* start *

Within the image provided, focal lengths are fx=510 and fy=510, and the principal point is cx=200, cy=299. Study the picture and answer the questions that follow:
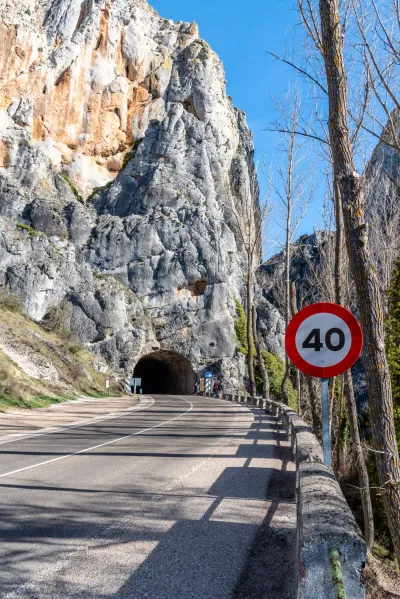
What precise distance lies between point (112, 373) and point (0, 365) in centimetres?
2506

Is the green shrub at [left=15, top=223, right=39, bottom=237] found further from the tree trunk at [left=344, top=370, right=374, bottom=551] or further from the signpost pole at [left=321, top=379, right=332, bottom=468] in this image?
the signpost pole at [left=321, top=379, right=332, bottom=468]

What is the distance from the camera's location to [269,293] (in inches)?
2820

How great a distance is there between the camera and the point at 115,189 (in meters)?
58.8

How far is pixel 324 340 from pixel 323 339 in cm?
1

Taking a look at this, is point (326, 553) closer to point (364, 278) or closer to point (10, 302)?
point (364, 278)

* end *

(WORK TO COMPLETE):
Reproduce verbatim every line from the one containing "How far is pixel" through the end of the records, including both the first and the last line.

(COMPLETE ANSWER):
How far is pixel 324 340 from pixel 323 339 in cm?
1

Taking a look at this, is point (326, 553) closer to point (364, 278) or closer to point (10, 302)?
point (364, 278)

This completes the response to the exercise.